Video2GUI mines 12M GUI trajectories from tutorial videos for agent training
Researchers released Video2GUI, an automated pipeline that extracts structured GUI interaction data from unlabeled tutorial videos, yielding WildGUI—a 12-million-trajectory dataset spanning 1,500+ applications.

Video2GUI is an automated framework that mines graphical user interface interaction trajectories directly from unlabeled Internet videos. The system addresses a core bottleneck in GUI agent research: the scarcity of large-scale training data covering diverse real-world applications. Traditional GUI datasets rely on expensive manual annotation and typically cover narrow domains; Video2GUI sidesteps both constraints by processing raw tutorial videos at scale.
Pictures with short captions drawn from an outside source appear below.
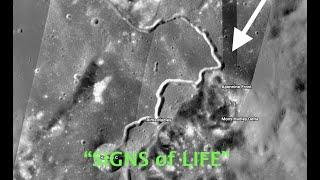 """Very OBVIOUS """"Vehicle"""" on the Surface of the Moon! Possibly an Outpost ????"""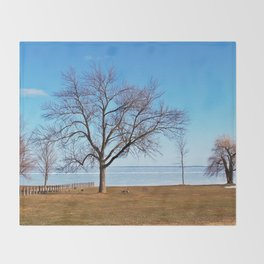The Tree by the Frozen Lake Throw Blanket
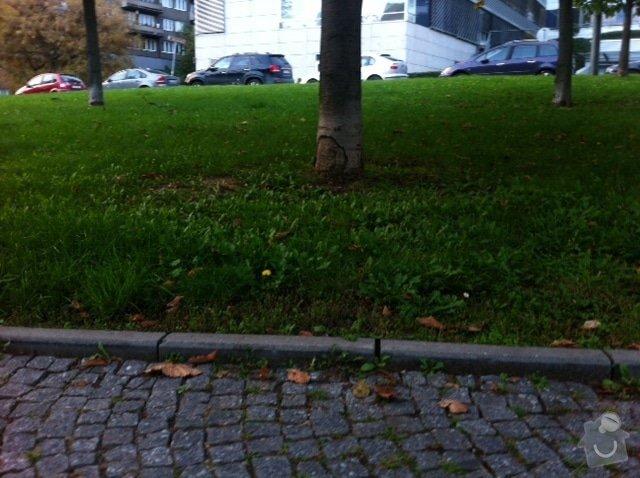 Výměna chodníkových obrubníků v parku: obrazek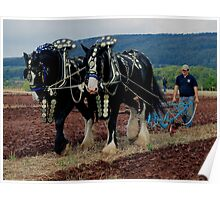 National Horse Ploughing Championship Somerset October 2011 Poster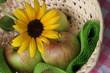 Äpfel mit Blüte einer Sonnenblume im Körbchen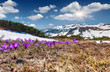 Field of blooming crocuses in the spring in the mountains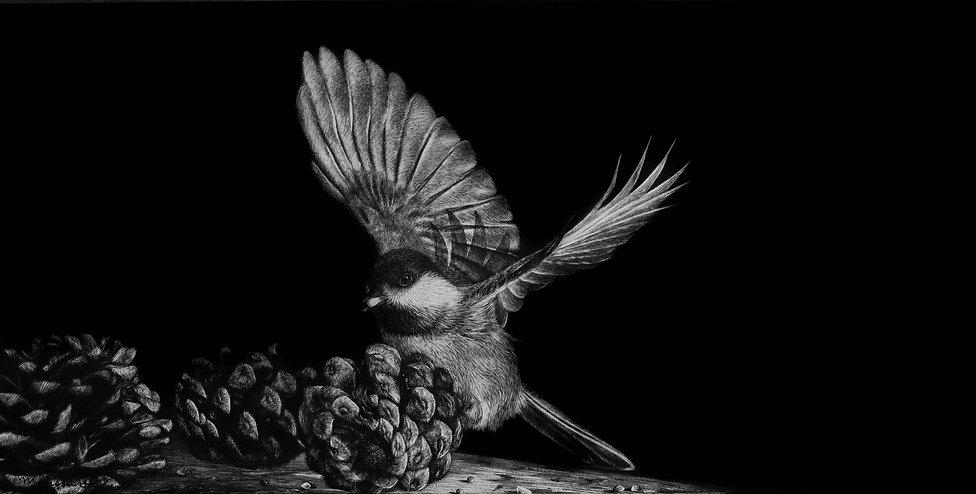 Scratchboard, chickadee, bird, scratchboard artwork, wildlife artwork, wildlife scratchboard artwork, animal art, wildlife artist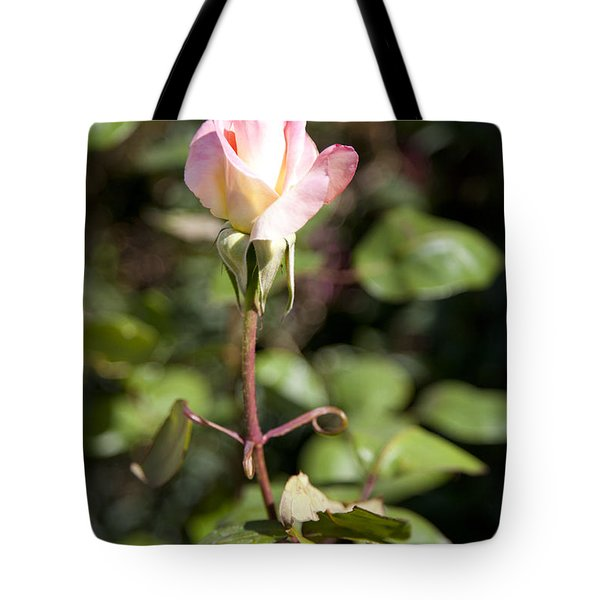 Tote Bag featuring the photograph Single Rose by David Millenheft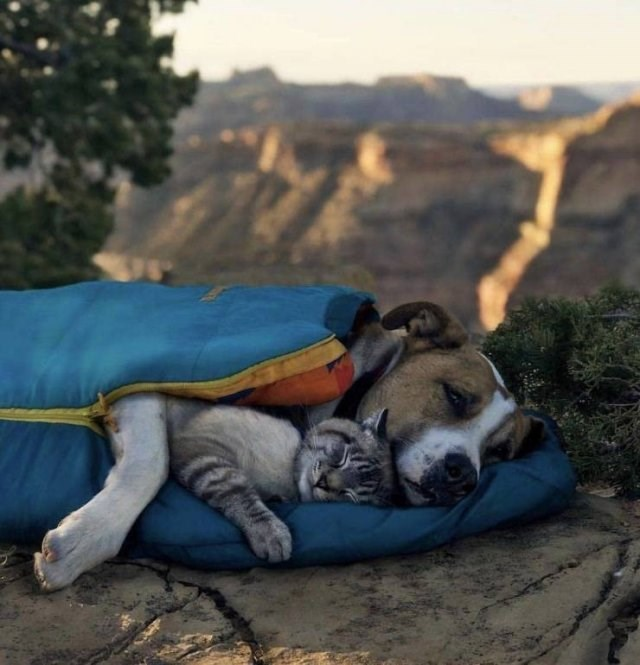 amazing animal photo of cat and dog cuddling in a sleeping bag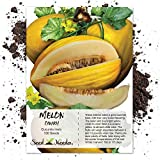 Seed Needs, Canary Melon (Cucumis melo) 100 Seeds Non-GMO
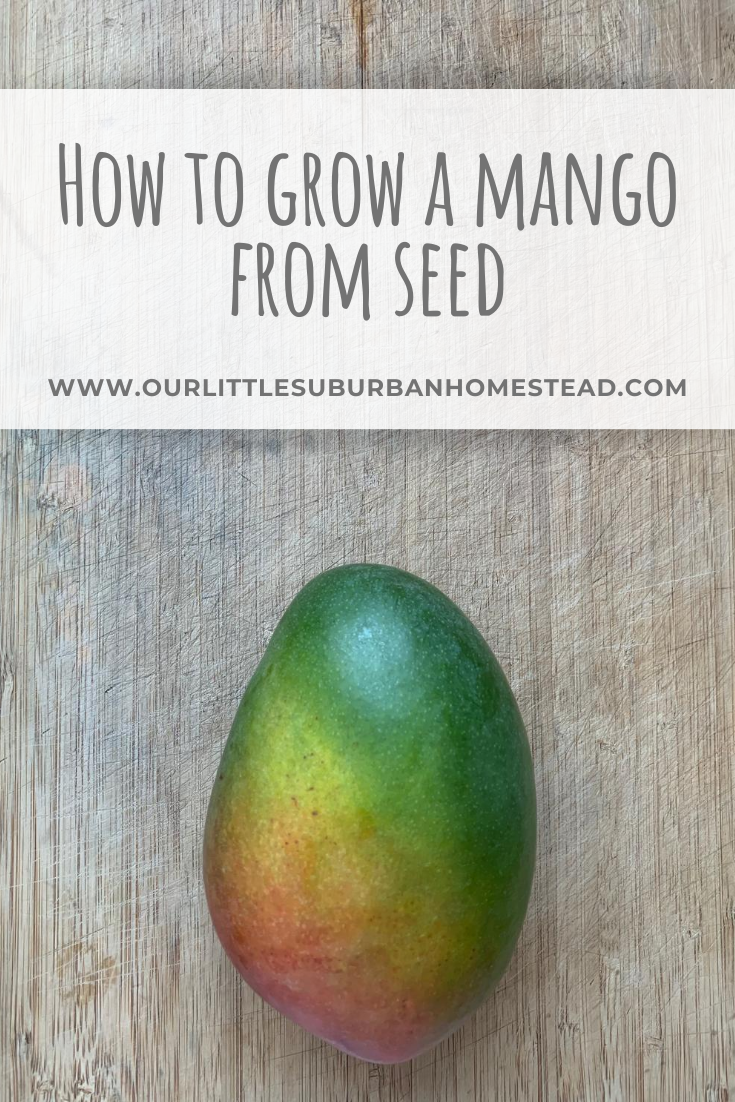 Growing a mango from seed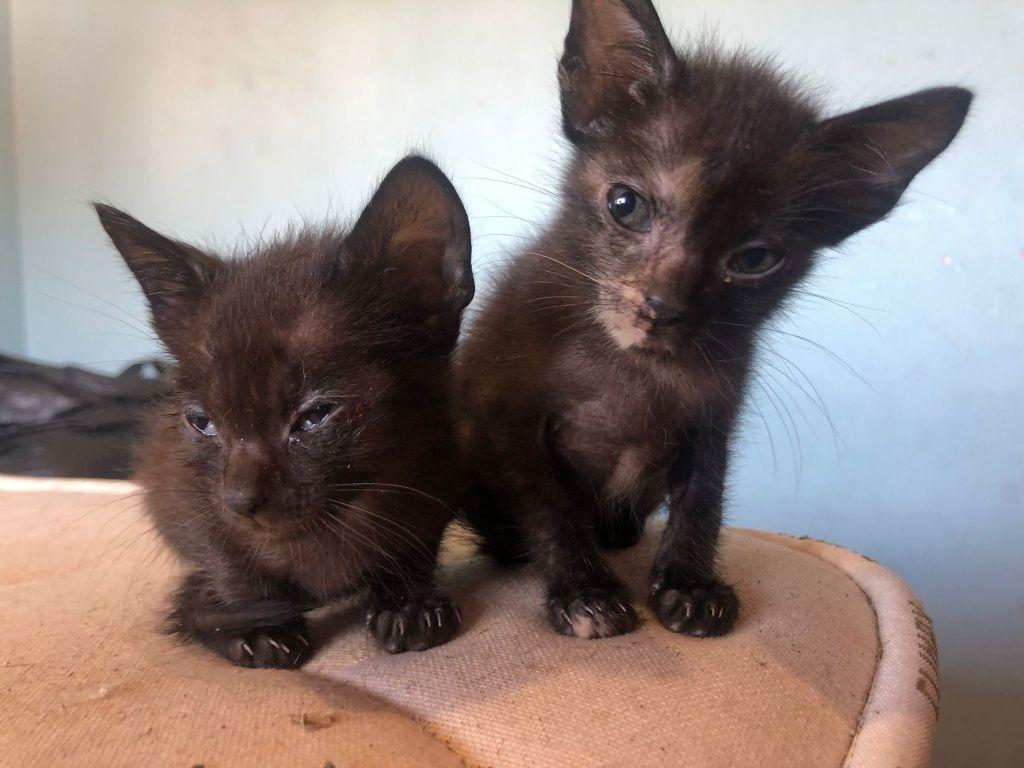 Gatos para adoção (Marvila) Lisboa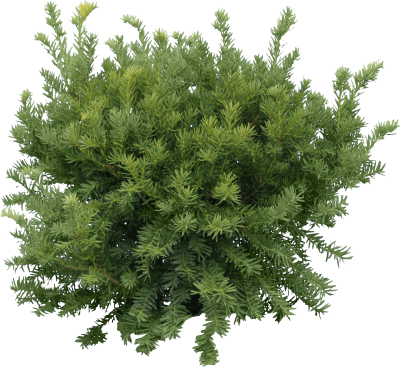Green Fir Tree Png Free PNG Images
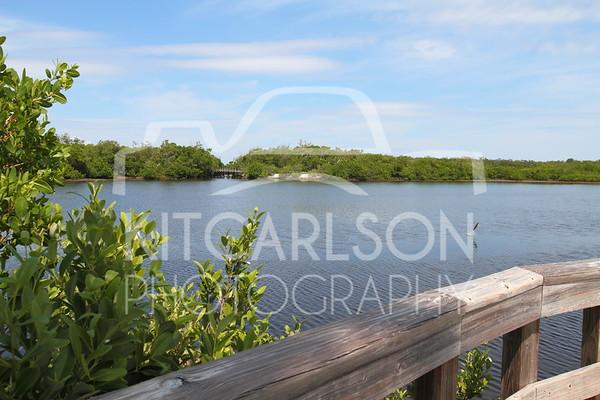 2015-09-21-KitCarlsonPhoto-025331 E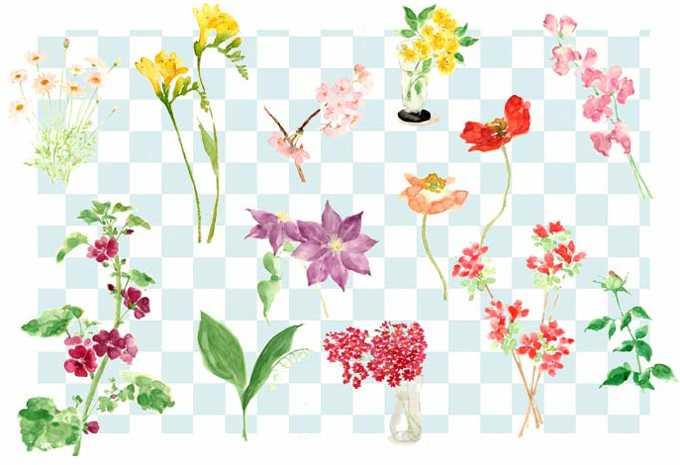 四季,花,植物,水彩画,イラスト,素材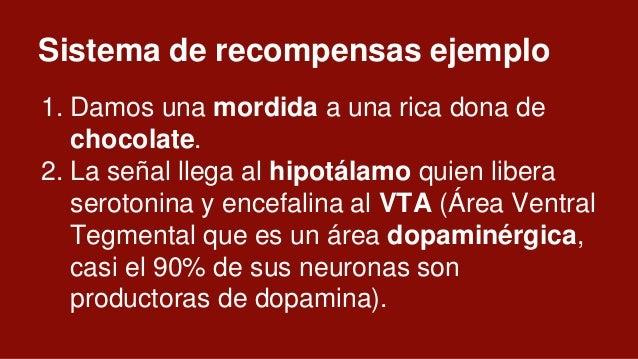 Sistema de recompensas ejemplo 5. La amígdala dá una respuesta respecto a si conlleva una emoción positiva o negativa. 6. ...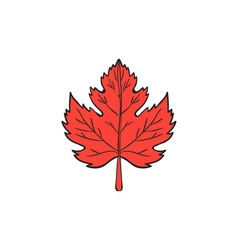 Maple leaf drawing vector
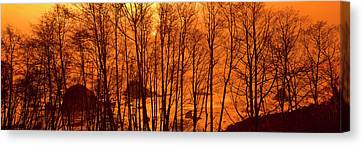 Grove Of Alder Trees In Humboldt Canvas Print by Panoramic Images
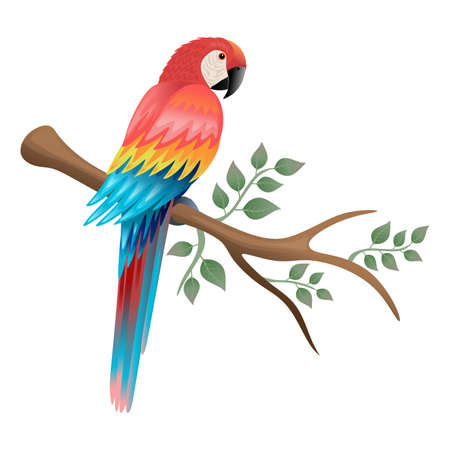 Colorful parrot on tree branch with leaves. Isolated on white background. Illustration.Ideal for illustrating various media such as cards, tshirts and others. Banco de Imagens
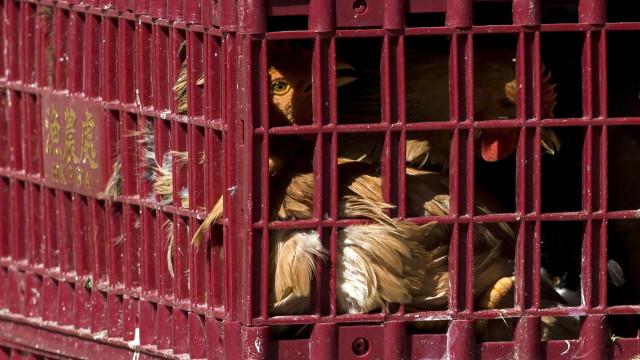 China reporta primeiro caso humano de infecção por gripe das aves H10N3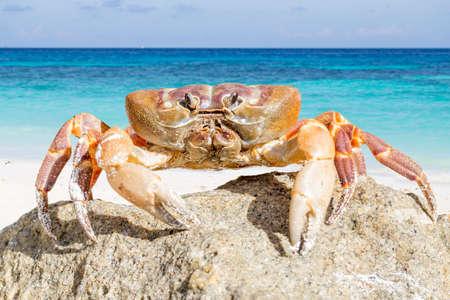 crab legs: Crab on Tachai island, Phangnga Province, Thailand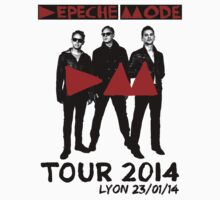 Depeche Mode : Delta Machine Tour 2014 - Lyon 23-01-14 by Luc Lambert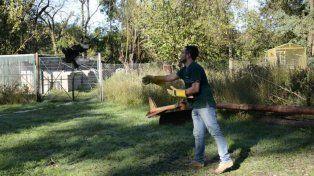 Liberación de carancho (Caracara plancus)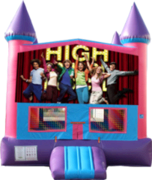 High School Musical 2- 15x15 Pink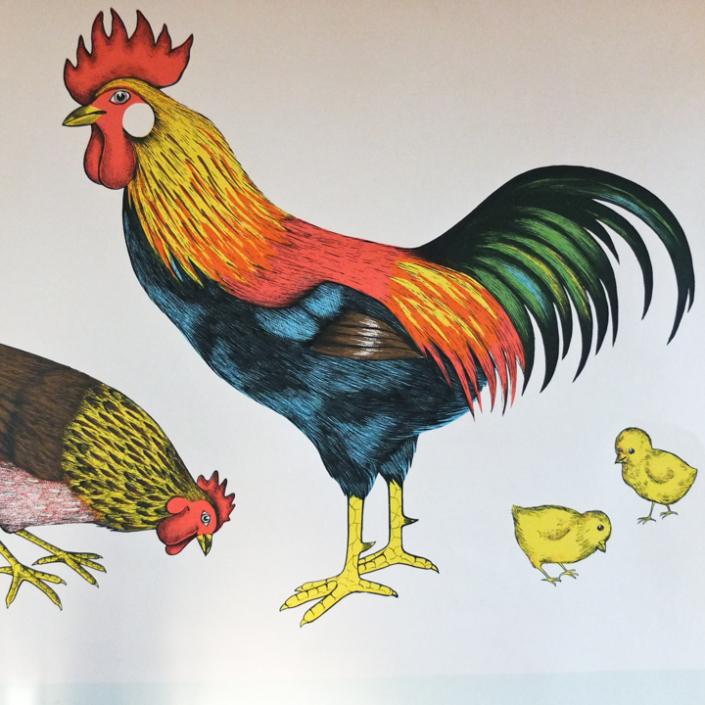 Detail aus Hahn und Henne Schaubild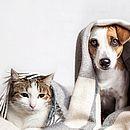 Segundo pesquisa do Instituto Brasileiro de Geografia e Estatística – IBGE (2013), no Brasil, existem mais de 132 milhões de animais domésticos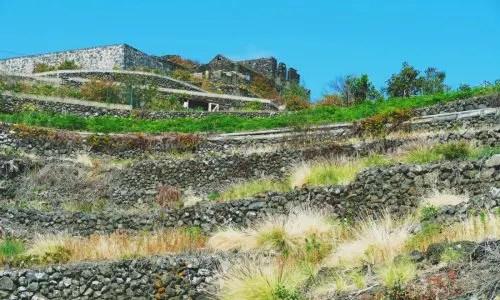 Trockenmauer aus alterZeit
The pipeline uses a coarse-to-fine filtering strategy to identify high-quality GUI tutorial content and convert it into structured agent trajectories—sequences of grounded actions that an AI agent can learn from. Applied to 500 million video metadata entries, the authors constructed WildGUI, a dataset containing 12 million interaction trajectories spanning over 1,500 applications and websites. That scale and diversity represent a step change from prior GUI datasets, which rarely exceed tens of thousands of annotated examples.
Benchmark results
Pretraining Qwen2.5-VL and Mimo-VL on WildGUI delivered consistent 5–20% improvements across multiple GUI grounding and action benchmarks, matching or surpassing state-of-the-art results. The gains held across both models, suggesting the dataset itself—not model architecture—drives the performance lift. The authors plan to release both the WildGUI dataset and the Video2GUI pipeline, enabling other research groups to replicate the extraction process on their own video corpora or extend the dataset to additional domains.